The scene would have cut across all of the social customs. Women did not touch men in this culture—certainly not a man’s foot. One of the interesting things about Hebrew culture is that this was either an incredibly intimate gesture or one reserved for servants. Mary heaps shame upon herself and puts Jesus in a compromised position and what is so striking about this scene is that she seems to have no shame about the flagrant indecency, no awareness of the public disgrace, and no worries whatsoever about the waste of money. In laying at his feet, Mary is jeopardizing her present status; in emptying the perfume, Mary is surrendering her entire future.”

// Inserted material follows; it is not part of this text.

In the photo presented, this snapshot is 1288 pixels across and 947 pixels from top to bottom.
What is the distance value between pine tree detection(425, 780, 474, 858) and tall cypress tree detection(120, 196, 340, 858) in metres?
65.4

Her actions scandalize the guests: a shameful, extravagant waste they say. To which Jesus replies: “Yes, but Mary is the only one here behaving just like me. She is demonstrating the extravagance of human love by pouring out her whole self—financial, social, emotional—to gain your attention by a gesture of sheer beauty. I am about to demonstrate the extravagance of divine love—pouring out my whole self, physical, spiritual, metaphysical, to gain your attention by a gesture of sheer beauty.
Jesus is the extravagance of God and Mary is the only one who sees it. Her actions are not an endorsement of a posture of recklessness when it comes to reputation and security, but they are a clear witness to the reality that in light of the gift that God has poured out to us, such surrender of one’s life and one’s future to Jesus is the only action that makes sense.
SPIRITUAL PRACTICE: Surrender
What would it look like for you to surrender concern for your reputation or the outcome of your future to Jesus? As you enter your time of prayer, imagine yourself pouring out your future to Jesus. What do you have that represents your security?
Ask God how he would want to use that and then be silent. Write down what you hear God saying below.